FAO conducted a comprehensive assessment of the epidemiology capacity and training needs in Guinea. The assessment team was composed of experts from FAO Headquarters, FAO Representation in Guinea, and the Direction Nationale des Services Vétérinaires (DNSV) of the Ministry of Livestock in Guinea. The field mission took place from 18-22 February 2019 and, involved consultations with multiple stakeholders and relevant partners at national and sub-national levels. Structured and semi-structured interviews, and focus group discussions, were held with government and non-government key informants that were identified based on their involvement in veterinary epidemiology services and/or related programmes/projects. These included, but were not limited to, the Ministry of Health, Central Veterinary Laboratory (LCVD), Center for Disease Control and Prevention, National Health Security Agency (ANSS), Veterinary School of Dalaba (ISSMV), and Regional Disease Surveillance Systems Enhancement Project (REDISSE).
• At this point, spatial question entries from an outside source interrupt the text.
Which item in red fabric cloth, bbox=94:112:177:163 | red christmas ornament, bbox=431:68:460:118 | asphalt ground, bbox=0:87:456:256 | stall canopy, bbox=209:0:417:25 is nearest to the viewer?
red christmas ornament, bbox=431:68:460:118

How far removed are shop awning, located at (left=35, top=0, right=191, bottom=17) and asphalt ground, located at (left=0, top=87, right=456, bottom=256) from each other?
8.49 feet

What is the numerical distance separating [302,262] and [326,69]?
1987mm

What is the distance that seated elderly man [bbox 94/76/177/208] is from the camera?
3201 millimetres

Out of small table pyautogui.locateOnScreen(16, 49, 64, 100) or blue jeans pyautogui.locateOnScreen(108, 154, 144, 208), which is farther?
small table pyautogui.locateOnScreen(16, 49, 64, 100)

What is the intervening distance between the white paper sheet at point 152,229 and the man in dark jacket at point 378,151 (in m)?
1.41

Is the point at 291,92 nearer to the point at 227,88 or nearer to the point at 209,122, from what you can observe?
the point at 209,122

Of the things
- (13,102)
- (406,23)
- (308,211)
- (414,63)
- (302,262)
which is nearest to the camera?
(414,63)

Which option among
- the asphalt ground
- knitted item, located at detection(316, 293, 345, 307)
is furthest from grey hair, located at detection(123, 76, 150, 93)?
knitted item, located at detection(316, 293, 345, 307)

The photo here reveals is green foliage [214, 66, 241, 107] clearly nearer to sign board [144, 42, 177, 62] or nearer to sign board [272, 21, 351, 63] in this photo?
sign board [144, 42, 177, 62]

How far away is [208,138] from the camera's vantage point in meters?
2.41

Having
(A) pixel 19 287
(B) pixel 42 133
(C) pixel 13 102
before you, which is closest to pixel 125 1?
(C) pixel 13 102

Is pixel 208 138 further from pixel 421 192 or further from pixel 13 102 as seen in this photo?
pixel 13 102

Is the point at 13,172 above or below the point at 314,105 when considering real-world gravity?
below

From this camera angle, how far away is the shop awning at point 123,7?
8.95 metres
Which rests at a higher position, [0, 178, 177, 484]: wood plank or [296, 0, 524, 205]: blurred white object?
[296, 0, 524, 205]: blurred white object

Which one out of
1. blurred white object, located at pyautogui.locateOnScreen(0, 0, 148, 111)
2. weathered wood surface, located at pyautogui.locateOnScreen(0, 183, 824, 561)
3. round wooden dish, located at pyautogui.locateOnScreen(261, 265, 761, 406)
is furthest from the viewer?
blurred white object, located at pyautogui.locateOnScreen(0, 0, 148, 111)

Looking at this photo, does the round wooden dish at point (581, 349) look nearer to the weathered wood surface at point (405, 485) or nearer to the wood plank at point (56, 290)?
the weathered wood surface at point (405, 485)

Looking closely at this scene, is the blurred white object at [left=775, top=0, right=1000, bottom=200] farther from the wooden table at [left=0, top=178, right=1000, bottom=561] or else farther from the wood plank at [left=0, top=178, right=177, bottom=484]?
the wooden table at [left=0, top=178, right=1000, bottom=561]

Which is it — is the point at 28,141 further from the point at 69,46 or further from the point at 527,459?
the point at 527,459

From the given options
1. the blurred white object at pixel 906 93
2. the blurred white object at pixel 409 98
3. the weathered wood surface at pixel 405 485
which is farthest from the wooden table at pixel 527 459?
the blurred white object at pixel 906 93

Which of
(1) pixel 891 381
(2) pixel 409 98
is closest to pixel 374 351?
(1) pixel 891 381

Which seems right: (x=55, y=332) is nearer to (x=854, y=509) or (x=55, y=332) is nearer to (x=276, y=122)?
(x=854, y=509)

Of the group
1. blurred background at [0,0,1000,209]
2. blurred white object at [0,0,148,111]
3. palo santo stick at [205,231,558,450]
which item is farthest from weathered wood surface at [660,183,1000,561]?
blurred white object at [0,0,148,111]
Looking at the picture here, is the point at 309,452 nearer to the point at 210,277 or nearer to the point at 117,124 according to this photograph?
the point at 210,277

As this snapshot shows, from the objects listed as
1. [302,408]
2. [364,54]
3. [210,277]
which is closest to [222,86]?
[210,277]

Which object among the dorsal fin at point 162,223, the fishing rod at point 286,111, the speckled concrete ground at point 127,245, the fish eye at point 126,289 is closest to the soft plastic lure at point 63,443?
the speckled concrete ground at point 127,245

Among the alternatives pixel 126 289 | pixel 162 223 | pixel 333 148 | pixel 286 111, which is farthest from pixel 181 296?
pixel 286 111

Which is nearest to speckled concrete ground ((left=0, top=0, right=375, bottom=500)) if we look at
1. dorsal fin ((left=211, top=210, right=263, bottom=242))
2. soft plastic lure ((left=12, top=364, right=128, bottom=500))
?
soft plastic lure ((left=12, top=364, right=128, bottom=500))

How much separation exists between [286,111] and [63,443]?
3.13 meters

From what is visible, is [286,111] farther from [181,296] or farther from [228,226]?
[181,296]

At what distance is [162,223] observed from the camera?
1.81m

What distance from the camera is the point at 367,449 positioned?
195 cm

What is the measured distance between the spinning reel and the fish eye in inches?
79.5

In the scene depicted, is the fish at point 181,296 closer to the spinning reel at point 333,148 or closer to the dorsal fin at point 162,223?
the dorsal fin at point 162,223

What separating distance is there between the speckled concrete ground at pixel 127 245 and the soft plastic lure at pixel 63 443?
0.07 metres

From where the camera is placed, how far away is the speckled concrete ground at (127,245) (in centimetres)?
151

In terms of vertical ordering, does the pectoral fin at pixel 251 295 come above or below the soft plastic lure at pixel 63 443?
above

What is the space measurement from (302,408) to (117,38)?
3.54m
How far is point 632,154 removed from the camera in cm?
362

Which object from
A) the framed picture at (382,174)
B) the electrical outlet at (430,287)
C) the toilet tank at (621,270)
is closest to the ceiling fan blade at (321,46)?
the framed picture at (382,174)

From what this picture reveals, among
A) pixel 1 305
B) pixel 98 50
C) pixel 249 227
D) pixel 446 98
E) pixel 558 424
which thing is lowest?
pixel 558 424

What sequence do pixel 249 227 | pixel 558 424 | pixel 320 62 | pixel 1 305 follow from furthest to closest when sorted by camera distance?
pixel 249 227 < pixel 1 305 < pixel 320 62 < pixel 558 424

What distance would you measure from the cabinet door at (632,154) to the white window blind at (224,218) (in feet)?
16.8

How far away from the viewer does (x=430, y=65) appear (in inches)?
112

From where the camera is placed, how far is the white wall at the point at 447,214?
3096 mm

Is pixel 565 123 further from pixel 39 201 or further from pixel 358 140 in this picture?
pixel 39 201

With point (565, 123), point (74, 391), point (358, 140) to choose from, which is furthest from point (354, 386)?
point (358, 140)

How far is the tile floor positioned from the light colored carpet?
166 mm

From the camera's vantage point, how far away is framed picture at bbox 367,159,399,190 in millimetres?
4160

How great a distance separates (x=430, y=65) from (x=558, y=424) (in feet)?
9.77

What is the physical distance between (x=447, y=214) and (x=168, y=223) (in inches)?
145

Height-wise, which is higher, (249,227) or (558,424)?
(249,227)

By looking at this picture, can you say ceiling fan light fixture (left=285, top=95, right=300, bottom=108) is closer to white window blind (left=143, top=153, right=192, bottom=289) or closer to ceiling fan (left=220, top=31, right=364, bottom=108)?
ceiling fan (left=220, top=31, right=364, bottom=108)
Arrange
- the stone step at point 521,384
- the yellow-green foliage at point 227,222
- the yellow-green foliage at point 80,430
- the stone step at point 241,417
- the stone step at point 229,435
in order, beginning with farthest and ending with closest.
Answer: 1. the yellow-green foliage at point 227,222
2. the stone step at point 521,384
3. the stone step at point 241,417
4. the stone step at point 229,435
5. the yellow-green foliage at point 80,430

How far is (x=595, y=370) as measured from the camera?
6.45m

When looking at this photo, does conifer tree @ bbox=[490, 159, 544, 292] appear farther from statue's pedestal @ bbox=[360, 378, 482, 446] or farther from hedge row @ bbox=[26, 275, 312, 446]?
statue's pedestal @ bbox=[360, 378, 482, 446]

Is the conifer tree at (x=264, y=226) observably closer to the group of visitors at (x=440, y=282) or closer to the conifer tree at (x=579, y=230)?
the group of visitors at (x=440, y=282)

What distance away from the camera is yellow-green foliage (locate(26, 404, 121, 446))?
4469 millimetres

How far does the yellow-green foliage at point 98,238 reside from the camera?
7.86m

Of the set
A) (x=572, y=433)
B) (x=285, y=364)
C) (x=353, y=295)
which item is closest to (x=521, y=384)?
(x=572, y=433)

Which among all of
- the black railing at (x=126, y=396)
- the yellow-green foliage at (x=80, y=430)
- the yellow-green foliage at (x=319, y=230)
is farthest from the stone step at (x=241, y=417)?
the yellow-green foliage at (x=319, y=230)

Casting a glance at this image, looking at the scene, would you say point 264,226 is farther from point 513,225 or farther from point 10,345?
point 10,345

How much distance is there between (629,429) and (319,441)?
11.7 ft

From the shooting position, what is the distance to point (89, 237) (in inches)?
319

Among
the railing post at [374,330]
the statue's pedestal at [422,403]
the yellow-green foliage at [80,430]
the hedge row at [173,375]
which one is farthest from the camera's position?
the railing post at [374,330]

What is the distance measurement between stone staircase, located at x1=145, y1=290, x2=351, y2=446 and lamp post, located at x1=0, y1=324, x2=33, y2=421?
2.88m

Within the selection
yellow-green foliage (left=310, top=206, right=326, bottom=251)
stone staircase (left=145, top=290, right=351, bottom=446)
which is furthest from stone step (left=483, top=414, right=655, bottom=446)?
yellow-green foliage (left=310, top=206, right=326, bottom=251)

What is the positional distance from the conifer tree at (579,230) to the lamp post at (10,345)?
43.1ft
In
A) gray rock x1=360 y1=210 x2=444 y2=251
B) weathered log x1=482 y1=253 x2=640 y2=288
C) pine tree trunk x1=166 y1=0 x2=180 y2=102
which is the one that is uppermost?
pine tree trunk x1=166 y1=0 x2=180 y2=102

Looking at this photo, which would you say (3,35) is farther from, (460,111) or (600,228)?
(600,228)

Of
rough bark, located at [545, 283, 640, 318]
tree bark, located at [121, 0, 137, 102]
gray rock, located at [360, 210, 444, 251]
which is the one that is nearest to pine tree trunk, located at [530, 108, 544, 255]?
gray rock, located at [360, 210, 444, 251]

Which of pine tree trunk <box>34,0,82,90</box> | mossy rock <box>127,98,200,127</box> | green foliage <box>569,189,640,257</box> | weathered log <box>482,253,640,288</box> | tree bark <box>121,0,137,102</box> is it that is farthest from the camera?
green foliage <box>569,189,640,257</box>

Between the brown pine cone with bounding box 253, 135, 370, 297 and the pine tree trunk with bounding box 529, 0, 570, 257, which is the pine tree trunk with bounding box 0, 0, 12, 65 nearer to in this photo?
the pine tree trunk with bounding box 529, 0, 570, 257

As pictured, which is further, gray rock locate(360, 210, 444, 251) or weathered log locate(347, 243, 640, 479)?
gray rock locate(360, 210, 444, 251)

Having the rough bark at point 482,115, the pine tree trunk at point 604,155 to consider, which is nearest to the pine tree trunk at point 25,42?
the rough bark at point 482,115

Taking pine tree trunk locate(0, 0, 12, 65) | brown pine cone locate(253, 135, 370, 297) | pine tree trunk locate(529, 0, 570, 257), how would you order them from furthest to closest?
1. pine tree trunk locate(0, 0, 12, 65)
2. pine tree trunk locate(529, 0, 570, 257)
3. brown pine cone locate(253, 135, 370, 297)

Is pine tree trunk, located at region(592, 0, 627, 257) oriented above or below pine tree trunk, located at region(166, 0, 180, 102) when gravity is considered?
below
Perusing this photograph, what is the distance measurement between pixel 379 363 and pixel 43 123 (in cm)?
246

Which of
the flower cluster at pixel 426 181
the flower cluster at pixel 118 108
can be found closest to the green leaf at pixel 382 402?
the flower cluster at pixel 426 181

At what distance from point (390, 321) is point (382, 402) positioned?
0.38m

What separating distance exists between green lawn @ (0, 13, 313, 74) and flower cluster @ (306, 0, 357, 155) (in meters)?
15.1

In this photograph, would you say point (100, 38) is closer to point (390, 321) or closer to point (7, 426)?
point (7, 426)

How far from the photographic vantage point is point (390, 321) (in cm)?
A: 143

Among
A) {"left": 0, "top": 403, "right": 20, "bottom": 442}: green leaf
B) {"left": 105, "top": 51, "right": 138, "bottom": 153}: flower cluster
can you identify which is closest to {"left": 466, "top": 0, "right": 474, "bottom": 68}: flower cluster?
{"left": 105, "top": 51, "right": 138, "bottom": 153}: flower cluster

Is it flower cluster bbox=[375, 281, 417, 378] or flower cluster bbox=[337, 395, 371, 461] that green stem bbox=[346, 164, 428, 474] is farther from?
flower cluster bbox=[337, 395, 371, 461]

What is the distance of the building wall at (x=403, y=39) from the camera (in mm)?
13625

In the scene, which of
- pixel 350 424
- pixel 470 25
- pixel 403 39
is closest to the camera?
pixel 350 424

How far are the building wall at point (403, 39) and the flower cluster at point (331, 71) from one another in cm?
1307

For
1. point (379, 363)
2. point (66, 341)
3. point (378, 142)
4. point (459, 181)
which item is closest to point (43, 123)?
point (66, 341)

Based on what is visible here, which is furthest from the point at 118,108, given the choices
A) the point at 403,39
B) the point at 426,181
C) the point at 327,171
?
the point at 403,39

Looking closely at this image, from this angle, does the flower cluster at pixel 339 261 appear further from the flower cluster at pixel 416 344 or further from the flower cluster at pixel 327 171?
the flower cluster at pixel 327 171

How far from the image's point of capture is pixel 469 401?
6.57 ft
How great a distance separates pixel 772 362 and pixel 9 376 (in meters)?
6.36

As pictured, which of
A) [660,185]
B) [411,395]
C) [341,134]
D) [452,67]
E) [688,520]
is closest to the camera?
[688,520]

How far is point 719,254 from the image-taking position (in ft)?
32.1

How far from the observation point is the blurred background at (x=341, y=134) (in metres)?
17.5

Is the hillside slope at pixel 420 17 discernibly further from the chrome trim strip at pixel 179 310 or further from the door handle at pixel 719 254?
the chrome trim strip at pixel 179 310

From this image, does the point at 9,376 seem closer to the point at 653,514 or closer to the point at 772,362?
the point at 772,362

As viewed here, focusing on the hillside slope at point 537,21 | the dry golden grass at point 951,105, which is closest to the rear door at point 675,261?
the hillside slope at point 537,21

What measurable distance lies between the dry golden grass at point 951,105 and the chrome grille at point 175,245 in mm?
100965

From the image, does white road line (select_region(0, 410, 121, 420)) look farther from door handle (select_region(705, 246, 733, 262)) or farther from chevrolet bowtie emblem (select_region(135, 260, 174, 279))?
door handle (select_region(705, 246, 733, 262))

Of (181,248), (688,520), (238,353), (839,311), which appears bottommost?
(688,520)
The mission recommended the implementation of the national action plan for short-, medium and longer-term capacity development in applied veterinary epidemiology in Guinea. This could be achieved through collaborative efforts involving the government, FAO and other relevant technical and development partners. Epidemiology training needs in applied veterinary epidemiology for a projected 500 frontline staff of the Ministry of Livestock were also identified. Currently, the DNSV is in the process of recruiting of 1200 veterinarians and para-veterinarians and most will benefit from the envisaged applied veterinary capacity development plans.
This FAO assessment provided the government with concrete actionable and prioritized activities with implementation modalities. In the coming months, FAO, in coordination with other national and international partners, will closely work with the veterinary authorities of Guinea and provide technical support in developing a strategy for veterinary epidemiology capacity.